Ultimate Edition returns to the series’ horror roots.
The latter was a frequent problem throughout my campaign. The first Gears isn’t always obvious about where to go next, and the remaster has kept that aspect intact. I reloaded checkpoints a total of five times before I reached Act Five, all because cutscenes wouldn’t trigger, or a wall wouldn’t crumble on cue. It’s one thing to lose progress because of death; it’s another to lose it because of the AI.
Replaying the first Gears campaign has also highlighted some of its bigger design flaws. Almost all of your progress relies on simply killing every enemy, and considering it’s the first entry in the franchise, there isn’t a whole lot of variety in opponents. You enter a room; you clear it; you proceed.
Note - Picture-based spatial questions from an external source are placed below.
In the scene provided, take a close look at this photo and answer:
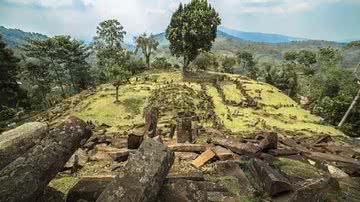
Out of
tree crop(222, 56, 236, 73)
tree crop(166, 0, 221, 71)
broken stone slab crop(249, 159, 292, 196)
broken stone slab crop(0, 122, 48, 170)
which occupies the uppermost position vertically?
tree crop(166, 0, 221, 71)

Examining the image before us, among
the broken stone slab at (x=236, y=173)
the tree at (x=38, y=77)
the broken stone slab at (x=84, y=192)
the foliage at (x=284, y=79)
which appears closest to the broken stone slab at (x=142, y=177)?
the broken stone slab at (x=84, y=192)

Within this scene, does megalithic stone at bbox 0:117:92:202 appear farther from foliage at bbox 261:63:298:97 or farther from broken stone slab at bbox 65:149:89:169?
foliage at bbox 261:63:298:97

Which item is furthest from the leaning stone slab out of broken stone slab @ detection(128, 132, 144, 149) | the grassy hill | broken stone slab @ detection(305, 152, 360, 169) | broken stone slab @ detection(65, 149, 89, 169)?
the grassy hill

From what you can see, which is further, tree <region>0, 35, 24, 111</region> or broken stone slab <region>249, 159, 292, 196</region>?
tree <region>0, 35, 24, 111</region>

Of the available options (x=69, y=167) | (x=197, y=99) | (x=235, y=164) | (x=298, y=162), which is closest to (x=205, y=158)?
(x=235, y=164)

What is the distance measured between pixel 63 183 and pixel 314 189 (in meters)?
5.35

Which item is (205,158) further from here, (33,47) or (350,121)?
(33,47)

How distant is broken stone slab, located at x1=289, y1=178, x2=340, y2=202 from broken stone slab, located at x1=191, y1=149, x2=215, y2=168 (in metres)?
2.98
There are rare brilliant moments–luring the berserker outside so as to pummel it with a satellite blast, for instance–but by and large, most of the campaign is a matter of killing a very specific number of Locusts. Couple this with the fact that certain opponents didn’t attack until I searched extensively for them, only to find them stuck behind cover, and the later chapters became a slog.
But playing with a friend has always been my favorite way to play Gears, and in this modern version, that sentiment remains the same. My friend was more reliable than Dom’s default AI, and the branching paths of the trilogy’s early missions still create emergent situations where flanking is just as important as accuracy and timing–and killing waves of enemies. The Gears franchise has always catered to a cooperative experience, and the remaster is no exception.
Ultimate Edition is a reminder of how far the series has come.
These tenets ring true in Ultimate Edition’s multiplayer as well, and this is where the remaster truly shines. The Coalition made the upgrade to 60fps, resulting in a much smoother, more fluid experience than I had on Xbox 360. There are also new game modes and a brand new map to play on, but these additions paled in comparison to the nostalgia trip I experienced on my favorite maps: Gridlock, Tyro Station, and Depot, to name a few.
All of my muscle memory came back in a matter of minutes. I hip-fired the gnasher shotgun, perfected active reload times, and dodged between cover as if it was nine years ago. The multiplayer still transitions between measured approaches and frantic firefights on a whim, displaying a dynamism that has aged well. Gears of War Ultimate Edition doesn’t just look like my nostalgia remembers–it also feels like it, too.
In returning to the game that sparked one of Microsoft’s more prevalent franchises, members of the Coalition kicked down their own proverbial childhood door. The return trip might have revealed a few more cracks than we remembered, but it also serves as a shield for our nostalgia. And as remakes go, that’s worth the journey home.